Vol: 54(68) No: 4 / December 2009 

Extending Fuzzy Q-learning with Fuzzy Rule Interpolation Method “FIVE”
Dávid Vincze
Department of Information Technology, University of Miskolc, Faculty of Mechanical Engineering and Information Science, 3515 Miskolc, Hungary, phone: (+36) 46-565-333, e-mail: david.vincze@iit.uni-miskolc.hu, web: www.iit.uni-miskolc.hu/~vinczed
Szilveszter Kovács
Department of Information Technology, University of Miskolc, Faculty of Mechanical Engineering and Information Science, 3515 Miskolc, Hungary, e-mail: szkovacs@iit.uni-miskolc.hu, web: www.iit.uni-miskolc.hu/~szkovacs

Keywords: reinforcement learning, fuzzy Q-learning, fuzzy rule interpolation.
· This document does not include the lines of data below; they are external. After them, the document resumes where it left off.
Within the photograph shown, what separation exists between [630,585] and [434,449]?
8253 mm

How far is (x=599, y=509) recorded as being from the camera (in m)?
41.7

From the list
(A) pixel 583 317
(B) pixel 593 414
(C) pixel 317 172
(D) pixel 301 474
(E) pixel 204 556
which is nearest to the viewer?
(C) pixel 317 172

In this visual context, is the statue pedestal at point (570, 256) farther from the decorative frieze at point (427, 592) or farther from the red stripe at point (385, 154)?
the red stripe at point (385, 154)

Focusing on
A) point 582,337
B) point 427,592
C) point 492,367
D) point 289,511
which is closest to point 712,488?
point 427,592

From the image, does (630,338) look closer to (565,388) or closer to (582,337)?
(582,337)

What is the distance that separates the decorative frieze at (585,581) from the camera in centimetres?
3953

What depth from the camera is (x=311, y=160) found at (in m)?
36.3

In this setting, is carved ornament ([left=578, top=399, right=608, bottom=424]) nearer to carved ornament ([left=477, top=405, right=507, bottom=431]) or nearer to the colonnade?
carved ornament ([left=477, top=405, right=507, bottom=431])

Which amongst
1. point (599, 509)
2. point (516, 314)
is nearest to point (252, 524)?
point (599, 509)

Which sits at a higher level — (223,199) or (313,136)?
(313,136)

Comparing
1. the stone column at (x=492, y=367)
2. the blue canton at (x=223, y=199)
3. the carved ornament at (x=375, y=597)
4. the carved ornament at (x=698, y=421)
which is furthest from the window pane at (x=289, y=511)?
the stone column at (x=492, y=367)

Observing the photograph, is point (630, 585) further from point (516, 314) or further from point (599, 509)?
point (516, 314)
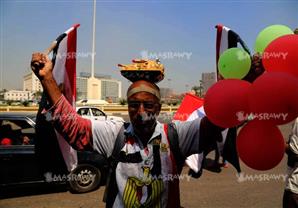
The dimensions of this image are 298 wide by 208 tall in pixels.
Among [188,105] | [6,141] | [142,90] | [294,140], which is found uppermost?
[142,90]

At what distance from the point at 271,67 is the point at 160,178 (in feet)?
3.43

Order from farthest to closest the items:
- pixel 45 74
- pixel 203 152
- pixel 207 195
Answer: pixel 207 195
pixel 203 152
pixel 45 74

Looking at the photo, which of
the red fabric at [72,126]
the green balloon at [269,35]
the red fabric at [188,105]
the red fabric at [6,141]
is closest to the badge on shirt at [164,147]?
the red fabric at [72,126]

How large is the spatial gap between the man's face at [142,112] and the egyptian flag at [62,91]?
0.48 metres

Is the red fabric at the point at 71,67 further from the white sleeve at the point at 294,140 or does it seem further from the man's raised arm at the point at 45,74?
the white sleeve at the point at 294,140

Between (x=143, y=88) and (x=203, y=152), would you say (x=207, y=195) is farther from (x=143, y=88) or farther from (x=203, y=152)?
(x=143, y=88)

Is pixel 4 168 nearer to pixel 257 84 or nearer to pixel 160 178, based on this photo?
pixel 160 178

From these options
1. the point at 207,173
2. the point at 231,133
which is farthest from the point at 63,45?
the point at 207,173

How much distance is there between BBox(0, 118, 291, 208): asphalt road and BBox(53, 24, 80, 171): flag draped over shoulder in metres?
4.01

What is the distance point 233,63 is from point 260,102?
0.38 meters

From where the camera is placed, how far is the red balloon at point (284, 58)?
2.23 metres

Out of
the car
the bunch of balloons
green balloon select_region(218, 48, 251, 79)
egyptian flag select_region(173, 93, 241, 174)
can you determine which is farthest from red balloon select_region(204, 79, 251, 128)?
the car

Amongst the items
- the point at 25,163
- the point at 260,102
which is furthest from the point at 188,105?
the point at 25,163

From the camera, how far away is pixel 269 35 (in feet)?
8.86
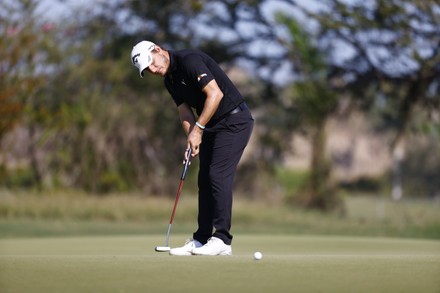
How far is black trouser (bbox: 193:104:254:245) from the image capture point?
7816mm

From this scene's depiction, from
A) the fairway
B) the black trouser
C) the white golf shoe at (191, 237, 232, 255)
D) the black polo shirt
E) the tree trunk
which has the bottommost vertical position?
the fairway

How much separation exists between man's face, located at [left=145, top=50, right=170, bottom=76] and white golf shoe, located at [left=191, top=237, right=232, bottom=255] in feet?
4.75

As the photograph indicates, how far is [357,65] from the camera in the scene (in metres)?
25.4

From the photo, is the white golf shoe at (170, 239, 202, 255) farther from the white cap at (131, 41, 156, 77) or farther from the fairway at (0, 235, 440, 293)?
the white cap at (131, 41, 156, 77)

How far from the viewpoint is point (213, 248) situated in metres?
7.74

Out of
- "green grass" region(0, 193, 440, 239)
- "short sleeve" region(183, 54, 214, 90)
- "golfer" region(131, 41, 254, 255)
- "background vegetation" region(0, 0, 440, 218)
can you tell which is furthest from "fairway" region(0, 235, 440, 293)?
"background vegetation" region(0, 0, 440, 218)

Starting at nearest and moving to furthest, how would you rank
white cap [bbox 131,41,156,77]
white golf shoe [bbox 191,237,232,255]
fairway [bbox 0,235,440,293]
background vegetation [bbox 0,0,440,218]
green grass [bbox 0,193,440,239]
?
fairway [bbox 0,235,440,293], white cap [bbox 131,41,156,77], white golf shoe [bbox 191,237,232,255], green grass [bbox 0,193,440,239], background vegetation [bbox 0,0,440,218]

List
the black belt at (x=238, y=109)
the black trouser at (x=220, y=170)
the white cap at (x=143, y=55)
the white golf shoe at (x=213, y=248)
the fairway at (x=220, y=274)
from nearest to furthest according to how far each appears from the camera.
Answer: the fairway at (x=220, y=274) → the white cap at (x=143, y=55) → the white golf shoe at (x=213, y=248) → the black trouser at (x=220, y=170) → the black belt at (x=238, y=109)

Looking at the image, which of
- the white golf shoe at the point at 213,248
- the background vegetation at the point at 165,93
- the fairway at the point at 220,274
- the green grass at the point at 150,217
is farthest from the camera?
the background vegetation at the point at 165,93

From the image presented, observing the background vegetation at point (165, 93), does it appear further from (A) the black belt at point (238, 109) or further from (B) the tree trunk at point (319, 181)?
(A) the black belt at point (238, 109)

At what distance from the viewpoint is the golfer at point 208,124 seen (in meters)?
7.63

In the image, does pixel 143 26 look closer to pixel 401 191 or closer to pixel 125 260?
pixel 401 191

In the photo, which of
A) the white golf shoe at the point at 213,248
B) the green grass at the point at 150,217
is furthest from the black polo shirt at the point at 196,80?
the green grass at the point at 150,217

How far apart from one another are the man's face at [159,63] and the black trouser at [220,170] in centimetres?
66
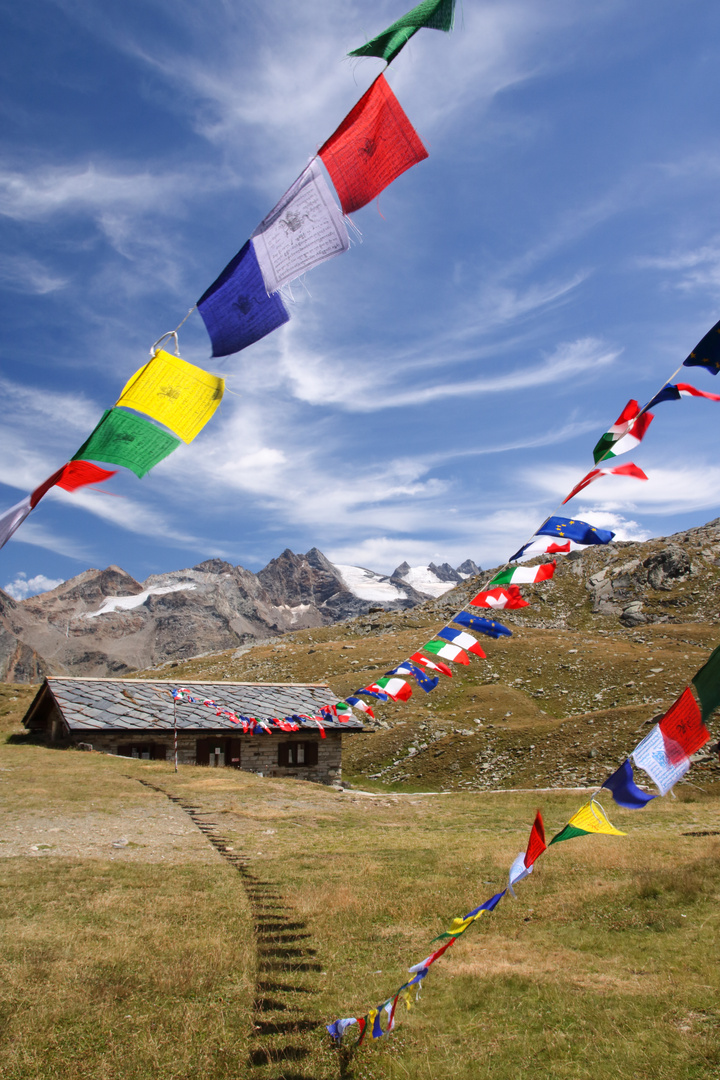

Fuzzy Q-learning, the fuzzy extension of the Reinforcement Learning (RL) is a well known topic in computational intelligence. It can be used to solve control problems in continuous unknown environments without defining an exact method on how to solve problems in various situations. In the RL concept the problem to be solved is hidden in the feedback of the environment, called reward or punishment (positive or negative reward). From these rewards the system can learn which action is considered to be the best choice in a given state. One of the most frequently applied RL method is the “Q-learning”. The goal of the Q-learning method is to find an optimal policy for the system by building the state-action-value function. The state-action-value-function is a function of the expected return (a function of the cumulative reinforcements), related to a given state and a taken action following the optimal policy. The original Q-learning method was introduced for discrete states and actions. With the application of fuzzy reasoning the method can be adapted for continuous environment, called Fuzzy Q-learning (FQ-Learning). Traditional Fuzzy Q-learning embeds the 0-order Takagi-Sugeno fuzzy inference and hence the requirement of the state-action-value-function representation as a complete fuzzy rule base. The main goal of this paper is to introduce an extension of the traditional fuzzy Q-learning method with the capability of handling sparse fuzzy rule-bases. To achieve this, the paper suggests to apply Fuzzy Rule Interpolation (FRI), namely the FIVE (Fuzzy rule Interpolation based on Vague Environment) to be the model applied with Q-learning (FRIQ-learning). The paper also includes an application example, the well known cart pole (reversed pendulum) problem, for demonstrating the applicability of the suggested FRIQ-learning.